Por Fabrizio Turturici.
Pasó el
domingo 15. Fecha seguramente recordada en el tiempo por ser el día del padre
más sufrido que yo recuerde. Se costó digerir el asado dominguero, y los
nervios crecían cada minuto que pasaba, en una tarde donde las horas eran
siglos y el debut de Argentina en el Mundial se veía cada vez más lejos del
horizonte. Como en una contienda bélica, las tropas argentinas tenían que ir al
frente en tierras brasileñas, comandadas por el general Sabella, para chocar
contra un rival tan subvalorado que resultó ser amenazante: Bosnia y
Herzegovina.
Cuando por fin se hicieron las siete, nos emocionamos con la salida de nuestros representantes en el mítico estadio de Maracaná, que parecía –al menos por televisión- atiborrado de casacas celestes y blancas. Cantamos el himno, sentimos el aliento de los que viajaron atrás de la nuca, y nos pusimos de pie con el puntapié inicial. El primer grito de euforia no tardó en llegar: a los dos minutos (el tan criticado) Rojo peinó un tiro libre ejecutado por Messi, y la infortunada pierna de Kolasinac cambió el destino de la redonda hacia las redes.
La lógica se imponía en el Maracaná, y Argentina le ganaba en los albores de su debut a Bosnia y Herzegovina. Pero, de la misma manera que había llegado ese grito ilusorio tan tempranero, se alcanzaron a escuchar los ecos de los primeros alaridos de nerviosismo. La Selección se quedaba atrás, no administraba la pelota y mucho menos neutralizaba los intermitentes ataques bosnios. Y lo sufría, con las imprecisiones de Messi y las dubitaciones que reinaban del medio para atrás. Las expectativas que habían proliferado, minutos después se esfumaron como el humo y ya no estábamos frente al debut soñado.
Bosnia, con sus consabidas limitaciones, nos apabullaba en nuestra área, poblada por cinco jugadores de flojo rendimiento –salvemos a Garay y, en menor medida, a Rojo- que no tenían en claro su función en este (improvisado) sistema. El primer tiempo se resume en soportar embates del rival, en carcomernos las falanges y en respirar hondo con su pitazo final.

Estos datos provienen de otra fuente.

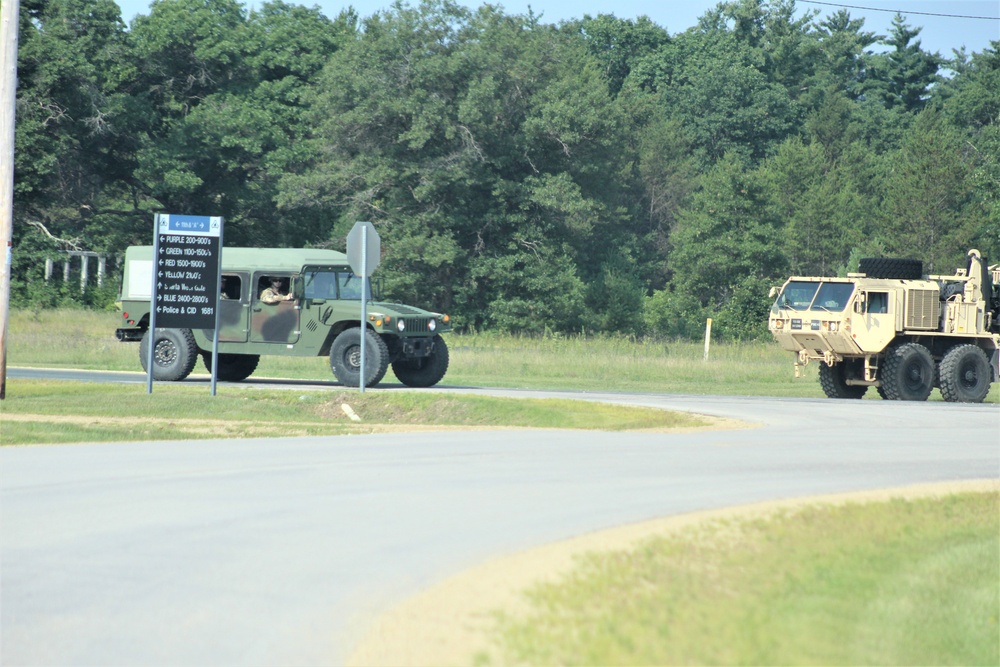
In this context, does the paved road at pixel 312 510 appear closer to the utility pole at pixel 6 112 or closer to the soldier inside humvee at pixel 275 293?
the utility pole at pixel 6 112

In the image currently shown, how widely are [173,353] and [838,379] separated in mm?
13777

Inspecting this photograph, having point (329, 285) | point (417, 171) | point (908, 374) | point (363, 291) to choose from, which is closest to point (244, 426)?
point (363, 291)

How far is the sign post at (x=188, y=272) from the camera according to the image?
22656 mm

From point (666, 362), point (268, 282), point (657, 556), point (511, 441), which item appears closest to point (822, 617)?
point (657, 556)

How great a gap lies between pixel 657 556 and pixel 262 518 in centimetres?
308

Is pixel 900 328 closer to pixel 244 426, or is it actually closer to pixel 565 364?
pixel 565 364

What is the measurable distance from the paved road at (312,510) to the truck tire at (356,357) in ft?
24.6

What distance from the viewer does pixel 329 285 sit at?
82.5 ft

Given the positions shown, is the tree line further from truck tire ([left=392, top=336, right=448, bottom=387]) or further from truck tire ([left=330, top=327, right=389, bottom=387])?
truck tire ([left=330, top=327, right=389, bottom=387])

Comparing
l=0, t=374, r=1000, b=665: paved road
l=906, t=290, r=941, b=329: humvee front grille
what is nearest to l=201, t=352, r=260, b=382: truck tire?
l=0, t=374, r=1000, b=665: paved road

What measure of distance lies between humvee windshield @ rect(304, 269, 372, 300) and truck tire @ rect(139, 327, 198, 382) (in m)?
2.65

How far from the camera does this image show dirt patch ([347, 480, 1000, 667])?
6.15 meters

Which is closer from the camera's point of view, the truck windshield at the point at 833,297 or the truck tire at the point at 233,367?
the truck windshield at the point at 833,297

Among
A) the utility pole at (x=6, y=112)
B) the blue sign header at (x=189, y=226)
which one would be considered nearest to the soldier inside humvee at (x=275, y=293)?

Pero los argentinos lo sabemos: siempre que llovió, paró; y siempre que a Messi se lo criticó, rebatió con magia. En la segunda mitad, tan furibundo como enardecido, cuando le llegó el sonido de los envidiosos brasileños que cantaban por Neymar, de la galera, de otro partido –y de otro mundo-, sacó un jugadón propio de él por la derecha que terminó, como tantas veces, con un enganche hacia adentro y un sutil toquecito a la ratonera, inalcanzable para el arquero. Nos dimos cuenta entonces, que el punto de inflexión del partido de Argentina, fue el cambio de esquema al 4-3-3 con los ingresos de Gago e Higuaín. Con este sistema nos sentimos más cómodos y nos encaminamos a cambiar la pálida imagen que habíamos dejado.
Parece mentira, pero al hacer otro gol, nos volvimos a relajar y se nos volvió a nublar el panorama. Bosnia, demostró ser (a pesar de las adversidades, contra viento y marea) un seleccionado que intenta jugar y jamás tira la toalla. Esa exaltación nacionalista tuvo su recompensa: Ibisevic aprovechó el desbarajuste que hicieron entre el no-retroceso de Zabaleta, la no-marca de Fernández y la perezosa salida de Romero para descontar y, en definitiva, finalizar el partido con un premio merecido: conseguir que los favoritos argentinos terminen su debut en el Mundial contra las redes, amotinados en las trincheras de su campo, y pidiendo la hora para –por fin- poder relajar los pómulos y sonreír con cierto grado de falacia y escepticismo.